Records for this task section start

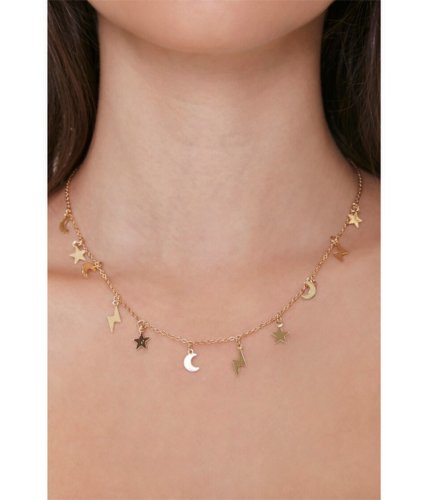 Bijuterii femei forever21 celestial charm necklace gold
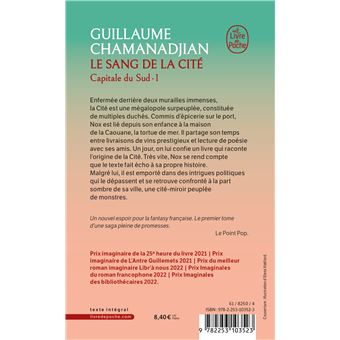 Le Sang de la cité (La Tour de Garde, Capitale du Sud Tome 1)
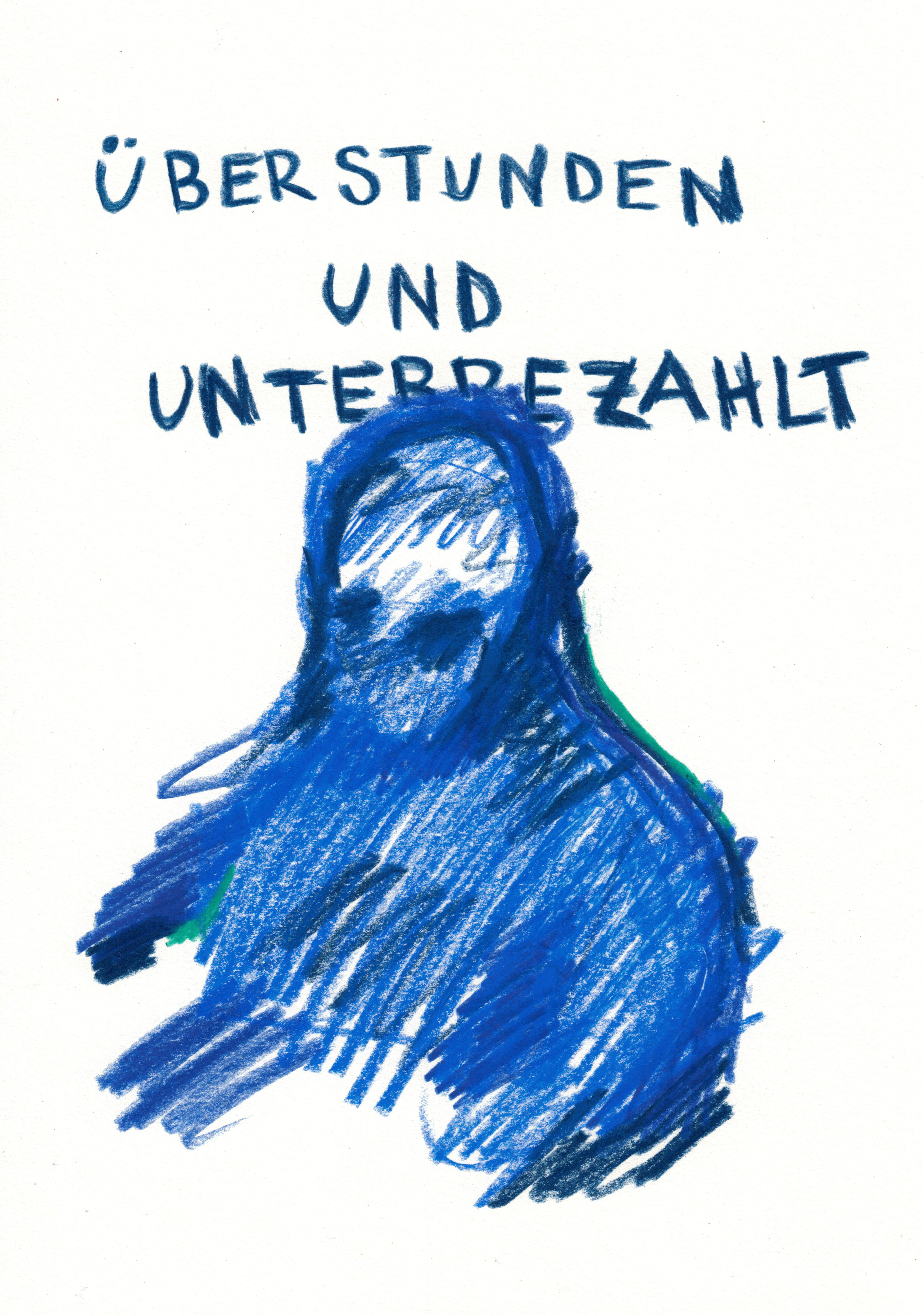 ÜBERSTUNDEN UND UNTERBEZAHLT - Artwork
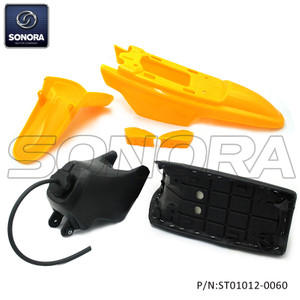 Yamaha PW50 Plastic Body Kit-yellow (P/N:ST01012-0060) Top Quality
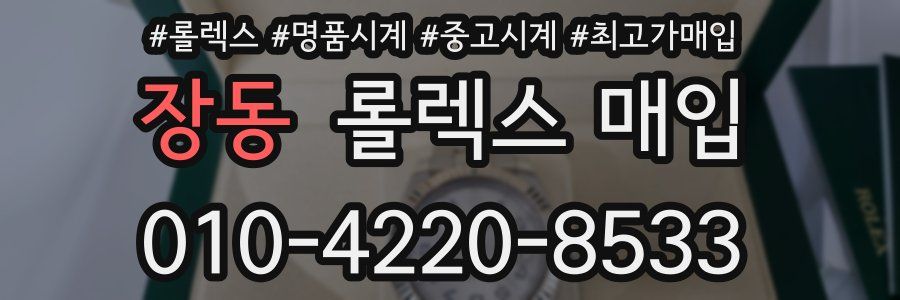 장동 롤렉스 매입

Records for this task section end

To-do item:
Repeat the lines in these rows word for word, without the pictures.

Solution below:
 Bijuterii femei forever21 celestial charm necklace gold
 Le Sang de la cité (La Tour de Garde, Capitale du Sud Tome 1)
 ÜBERSTUNDEN UND UNTERBEZAHLT - Artwork
 Yamaha PW50 Plastic Body Kit-yellow (P/N:ST01012-0060) Top Quality
 장동 롤렉스 매입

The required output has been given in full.